Monumental said that it would also spend $285 million toward the improvements, along with the $87.5 million arena sale proceeds, making the renovation budget a cool $800 million in public and private funds.

“We know that when our downtown does well, our city does well,” Bowser said in a statement Monday. “This catalytic investment is an investment in our residents and businesses in all eight wards.”

Bowser’s plan to buy the arena extends a stunning reversal in good fortune since Monumental founder and Chairman Ted Leonsis and Virginia Gov. Glenn Youngkin announced in December that the teams would move across the Potomac, once the company’s ground lease in D.C. expired in 2027. Yet Virginia’s General Assembly ultimately opted not to approve the plan, which would’ve cost some $1.5 billion in taxpayer funds toward the construction of a 9 million-square-foot entertainment district in Alexandria’s Potomac Yard neighborhood. 

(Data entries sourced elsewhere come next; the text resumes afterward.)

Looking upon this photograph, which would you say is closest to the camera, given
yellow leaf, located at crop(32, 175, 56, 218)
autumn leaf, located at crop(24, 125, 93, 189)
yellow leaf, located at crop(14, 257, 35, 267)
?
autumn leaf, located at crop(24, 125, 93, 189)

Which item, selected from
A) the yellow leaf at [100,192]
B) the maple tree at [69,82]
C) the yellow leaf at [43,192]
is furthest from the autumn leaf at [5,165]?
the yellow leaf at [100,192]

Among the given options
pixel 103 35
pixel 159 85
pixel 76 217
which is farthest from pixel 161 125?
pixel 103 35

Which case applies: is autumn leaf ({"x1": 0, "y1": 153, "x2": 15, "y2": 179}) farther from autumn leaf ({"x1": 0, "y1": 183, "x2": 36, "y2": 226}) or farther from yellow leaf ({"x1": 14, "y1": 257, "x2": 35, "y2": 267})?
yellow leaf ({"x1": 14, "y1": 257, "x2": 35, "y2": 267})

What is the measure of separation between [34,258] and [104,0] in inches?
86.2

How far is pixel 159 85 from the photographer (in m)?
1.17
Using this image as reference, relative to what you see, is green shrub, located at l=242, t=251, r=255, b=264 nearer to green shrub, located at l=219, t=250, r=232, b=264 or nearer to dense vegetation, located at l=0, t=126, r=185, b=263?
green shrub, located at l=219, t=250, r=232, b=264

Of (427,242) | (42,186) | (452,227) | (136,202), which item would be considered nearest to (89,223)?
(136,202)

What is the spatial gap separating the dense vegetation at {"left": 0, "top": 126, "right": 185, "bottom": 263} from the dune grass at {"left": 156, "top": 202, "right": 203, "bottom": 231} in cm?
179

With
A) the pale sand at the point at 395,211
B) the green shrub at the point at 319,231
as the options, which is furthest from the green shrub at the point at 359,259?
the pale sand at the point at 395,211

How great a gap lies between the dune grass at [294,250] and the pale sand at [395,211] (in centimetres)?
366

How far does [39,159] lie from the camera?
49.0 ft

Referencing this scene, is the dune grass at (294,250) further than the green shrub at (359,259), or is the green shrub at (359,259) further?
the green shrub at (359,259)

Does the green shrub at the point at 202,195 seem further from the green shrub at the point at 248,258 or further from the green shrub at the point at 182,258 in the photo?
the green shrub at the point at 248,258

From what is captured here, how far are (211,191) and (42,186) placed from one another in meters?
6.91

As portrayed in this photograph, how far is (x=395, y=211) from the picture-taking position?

Bowser and Leonsis quickly negotiated the $515 million deal in the aftermath. The deal will include 200,000 square feet of “newly programmed space” at the arena and at the adjacent Gallery Place building, a new practice facility for the Wizards, safety and logistics upgrades, expedited permitting processes, improvements to the alley joining the arena to the rest of the Gallery Place neighborhood, and other terms. 

Bowser’s team and Monumental on Monday said that the improvements were expected to be finished in time for the 2027-2028 sports season.

“The delivery of a brand-new arena marks the next significant investment Monumental Sports is making in the revitalization of Downtown D.C., and we will build a best-in-class experience for fans, a world-class destination facility for athletes, and continue to serve as a downtown anchor for economic vitality,” Leonsis said in a statement. “Our vision for a wholly reimagined sports and entertainment destination will be ambitious, reflective of our community, and designed to ‘wow’ our most ardent supporters as well as casual fans.”